Ha così visto scorrere esistenze al limite della tollerabilità, ha cercato di comprenderle e di intervenire dove possibile, ha scoperto per una fortuita coincidenza che c’era una donna pronta ad amarlo con passione e trasporto, dedita come lui ad alleviare le tribolazioni delle ragazze della Maison Josette.
Cesare ha amato profondamente, come Giovanna non ha mai potuto fare nella vita: lei sapeva di Teresa ed ha taciuto, ha sopportato i pettegolezzi e le cattiverie del paese e delle amiche, ha salvato la superficie della rispettabilità chiusa nelle stanze della sua bella villa Liberty.
Accanto a lei, prima serva fedele e poi amica negli anni della vecchiaia, Norina, che insieme a Gina e Ninin ha condiviso anni buoni ed anni tristi con la famiglia Mancini, senza abbandonarla mai.
Ninin no, se ne è andata giovanissima per una tragica scelta, ma è stato proprio in seguito alla sua morte che accanto alla vita di Giovanna hanno cominciato a snodarsi quella di Michele e Battista, i suoi fratelli rimasti soli, e poi quella di Benedetta, di Caterina e, anche se solo per un istante, quella di Carmela, dentro ad uno squallido stanzone di un Ospedale psichiatrico.
Isabella Garavagno dipana matasse, scioglie nodi, intreccia storie e vicende, dà vita a personaggi di spessore dove nulla è mai per caso, dove tutto trova una sua ragione d’essere, sino all’epilogo che ci regala una Giovanna Mancini addolcita e capace di amare e proteggere non un uomo, ma quella che potrebbe essere per lei una nipote.

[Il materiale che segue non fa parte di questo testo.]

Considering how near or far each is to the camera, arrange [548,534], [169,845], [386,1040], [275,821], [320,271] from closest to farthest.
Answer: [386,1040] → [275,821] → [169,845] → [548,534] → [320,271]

E’ trascorso tanto tempo da quel lontano 1905, i vecchi del paese potrebbero dire che tant’acqua è passata sotto i ponti e forse è proprio stato così, per tutte quelle vite che scorrevano tumultuose una accanto all’altra per più di cinquant’anni: l’acqua ha lavato via dolori e peccati, ha lasciato solo una memoria stanca e più serena, con occhi capaci di proiettarsi ancora verso il futuro e un cuore che ha saputo far pace con il passato.
Giovanna rigida e altera, Giovanna sposa incapace di sorridere e di amare il proprio marito, è adesso attraversata dal rimpianto per tutto ciò che avrebbe potuto essere e non è stato, dal desiderio di una vita in cui lei stessa ha dettato regole che ha pagato a caro prezzo, perché ora sì, ora sa che “bisogna stare con chi si ama”, perché solo in questo modo le vite si intrecciano e non scorrono accanto.